Issue
Issue:
I have two tables with sample inputs below:
Baseline_Cars:
Name | Fname | FW_Base | Seq | FP_Base | FW_Prop | FP_Prop | isChanged | changeType |
---|---|---|---|---|---|---|---|---|
Audi | A1 | 2 | 0 | 2 | 0 | 0 | 0 | "" |
Audi | A2 | 3 | 0 | 3 | 0 | 0 | 0 | "" |
Audi | A3 | 4 | 0 | 4 | 0 | 0 | 0 | "" |
BMW | X1 | 5 | 0 | 5 | 0 | 0 | 0 | "" |
BMW | X2 | 6 | 0 | 6 | 0 | 0 | 0 | "" |
Merc | M4 | 7 | 0 | 7 | 0 | 0 | 0 | "" |
Merc | M5 | 8 | 0 | 8 | 0 | 0 | 0 | "" |
Proposed_Cars:
1 | 2 | 3 | 4(FW_Base) | 5(FW_Prop) | 6(FP_Base) | 7(FP_Prop) | 8(isChanged) | 9(changeType) |
---|---|---|---|---|---|---|---|---|
144 | Audi | A1 | 2 | 1 | 1 | 1 | 1 | W |
144 | Audi | A2 | 3 | 3 | 3 | 1 | 1 | P |
144 | BMW | X1 | 5 | 3 | 3 | 3 | 1 | W |
144 | BMW | X2 | 6 | 4 | 4 | 4 | 1 | W |
Expected Solution:
1 | 2 | 3 | 4(FW_Base) | 5(FW_Prop) | 6(FP_Base) | 7(FP_Prop) | 8(isChanged) | 9(changeType) |
---|---|---|---|---|---|---|---|---|
144 | Audi | A1 | 2 | 1 | 1 | 1 | 1 | W |
144 | Audi | A2 | 3 | 3 | 3 | 1 | 1 | P |
144 | Audi | A3 | 4 | 0 | 4 | 0 | 0 | NULL |
144 | BMW | X1 | 5 | 3 | 3 | 3 | 1 | W |
144 | BMW | X2 | 6 | 4 | 4 | 4 | 1 | W |
Explanation of the expected solution:
Baseline cars contain names of car brands with Fnames, baseline weights(FW_Base),baseline Parameters(FP_Base).

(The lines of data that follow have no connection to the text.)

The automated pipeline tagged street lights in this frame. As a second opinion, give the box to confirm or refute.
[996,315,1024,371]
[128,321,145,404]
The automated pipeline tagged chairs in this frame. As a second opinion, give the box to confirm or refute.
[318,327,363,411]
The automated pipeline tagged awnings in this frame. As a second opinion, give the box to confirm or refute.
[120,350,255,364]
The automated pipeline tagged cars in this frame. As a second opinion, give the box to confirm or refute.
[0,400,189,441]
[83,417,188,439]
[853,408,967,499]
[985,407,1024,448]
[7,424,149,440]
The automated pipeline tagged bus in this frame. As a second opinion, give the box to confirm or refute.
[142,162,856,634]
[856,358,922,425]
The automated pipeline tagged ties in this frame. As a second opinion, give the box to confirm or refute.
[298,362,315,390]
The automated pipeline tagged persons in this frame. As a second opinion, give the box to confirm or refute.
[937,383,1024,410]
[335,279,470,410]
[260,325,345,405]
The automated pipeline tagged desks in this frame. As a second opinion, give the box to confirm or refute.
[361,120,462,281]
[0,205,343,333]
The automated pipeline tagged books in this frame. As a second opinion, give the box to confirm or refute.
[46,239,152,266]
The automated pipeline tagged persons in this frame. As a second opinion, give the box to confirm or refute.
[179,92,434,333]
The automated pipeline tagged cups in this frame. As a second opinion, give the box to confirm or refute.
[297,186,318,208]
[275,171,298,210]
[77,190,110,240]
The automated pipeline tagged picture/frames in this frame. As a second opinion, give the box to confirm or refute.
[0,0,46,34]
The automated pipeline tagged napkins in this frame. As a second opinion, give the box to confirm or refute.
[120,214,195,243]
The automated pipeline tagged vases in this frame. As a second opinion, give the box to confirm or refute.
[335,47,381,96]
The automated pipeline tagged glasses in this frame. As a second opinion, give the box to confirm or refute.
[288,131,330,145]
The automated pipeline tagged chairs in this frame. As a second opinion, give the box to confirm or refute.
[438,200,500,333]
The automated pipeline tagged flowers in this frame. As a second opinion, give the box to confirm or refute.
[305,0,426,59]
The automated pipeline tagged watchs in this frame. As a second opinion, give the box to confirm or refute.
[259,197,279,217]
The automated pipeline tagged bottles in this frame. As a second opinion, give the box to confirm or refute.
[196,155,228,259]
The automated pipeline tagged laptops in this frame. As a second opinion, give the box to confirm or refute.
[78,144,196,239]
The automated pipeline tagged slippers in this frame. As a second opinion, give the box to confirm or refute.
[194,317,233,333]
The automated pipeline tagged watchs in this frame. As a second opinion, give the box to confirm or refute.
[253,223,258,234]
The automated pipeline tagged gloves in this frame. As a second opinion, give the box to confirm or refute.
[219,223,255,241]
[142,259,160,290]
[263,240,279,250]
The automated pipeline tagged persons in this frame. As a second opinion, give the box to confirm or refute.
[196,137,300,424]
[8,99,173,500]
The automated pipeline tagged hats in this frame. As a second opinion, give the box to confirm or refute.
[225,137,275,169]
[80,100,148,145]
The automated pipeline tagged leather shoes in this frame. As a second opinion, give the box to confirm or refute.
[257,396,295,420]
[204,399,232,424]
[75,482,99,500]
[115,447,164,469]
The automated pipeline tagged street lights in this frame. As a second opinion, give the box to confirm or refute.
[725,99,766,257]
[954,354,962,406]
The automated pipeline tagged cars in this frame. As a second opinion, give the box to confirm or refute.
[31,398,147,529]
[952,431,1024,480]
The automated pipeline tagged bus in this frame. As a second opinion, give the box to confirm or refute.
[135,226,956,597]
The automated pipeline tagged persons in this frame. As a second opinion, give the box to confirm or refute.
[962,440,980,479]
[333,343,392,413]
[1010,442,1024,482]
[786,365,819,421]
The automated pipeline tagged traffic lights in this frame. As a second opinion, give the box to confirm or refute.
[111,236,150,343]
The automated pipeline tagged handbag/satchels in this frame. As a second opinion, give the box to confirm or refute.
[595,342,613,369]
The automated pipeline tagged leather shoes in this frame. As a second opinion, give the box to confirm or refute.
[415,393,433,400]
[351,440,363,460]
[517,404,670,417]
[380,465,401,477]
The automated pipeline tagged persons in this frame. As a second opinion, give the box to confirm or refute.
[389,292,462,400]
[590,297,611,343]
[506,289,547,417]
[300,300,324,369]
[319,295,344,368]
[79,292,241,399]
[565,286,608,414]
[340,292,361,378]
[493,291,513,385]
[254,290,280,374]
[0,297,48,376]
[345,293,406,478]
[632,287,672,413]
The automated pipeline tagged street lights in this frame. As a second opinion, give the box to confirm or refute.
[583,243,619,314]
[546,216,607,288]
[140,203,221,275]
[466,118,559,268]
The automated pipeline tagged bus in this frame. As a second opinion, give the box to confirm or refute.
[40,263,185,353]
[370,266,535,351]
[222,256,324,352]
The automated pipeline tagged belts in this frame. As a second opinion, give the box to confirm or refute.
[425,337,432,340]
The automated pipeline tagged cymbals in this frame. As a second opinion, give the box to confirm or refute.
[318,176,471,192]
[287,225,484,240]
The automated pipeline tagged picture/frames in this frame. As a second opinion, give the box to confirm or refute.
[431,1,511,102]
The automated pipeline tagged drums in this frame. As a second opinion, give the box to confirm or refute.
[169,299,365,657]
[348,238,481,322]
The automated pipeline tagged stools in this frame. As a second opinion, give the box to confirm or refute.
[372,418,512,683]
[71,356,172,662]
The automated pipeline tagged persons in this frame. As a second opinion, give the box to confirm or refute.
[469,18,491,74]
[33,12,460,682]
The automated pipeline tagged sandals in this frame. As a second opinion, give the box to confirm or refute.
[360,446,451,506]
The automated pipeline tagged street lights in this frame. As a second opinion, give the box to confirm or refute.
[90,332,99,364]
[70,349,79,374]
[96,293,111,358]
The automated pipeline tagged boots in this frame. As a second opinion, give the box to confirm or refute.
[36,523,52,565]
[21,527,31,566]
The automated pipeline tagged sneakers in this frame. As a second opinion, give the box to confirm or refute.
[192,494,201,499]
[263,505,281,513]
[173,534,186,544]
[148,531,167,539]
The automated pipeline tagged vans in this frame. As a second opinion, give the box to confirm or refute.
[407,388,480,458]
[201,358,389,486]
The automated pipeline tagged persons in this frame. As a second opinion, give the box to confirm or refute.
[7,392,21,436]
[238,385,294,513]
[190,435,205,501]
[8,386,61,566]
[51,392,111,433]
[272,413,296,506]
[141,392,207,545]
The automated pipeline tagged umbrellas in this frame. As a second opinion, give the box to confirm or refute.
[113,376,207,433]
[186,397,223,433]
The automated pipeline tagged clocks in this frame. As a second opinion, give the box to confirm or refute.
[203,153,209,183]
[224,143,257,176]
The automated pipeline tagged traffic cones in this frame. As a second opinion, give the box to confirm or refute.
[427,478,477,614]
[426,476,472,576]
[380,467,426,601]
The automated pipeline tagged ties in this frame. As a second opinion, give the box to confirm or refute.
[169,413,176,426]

Proposed cars contain names of cars with Proposed new weights(FW_PROP) and new Parameters(FP_PROP).
By default the FW_PROP, FP_PROP, isChanged are 0 in Baseline cars and changeType column is empty string.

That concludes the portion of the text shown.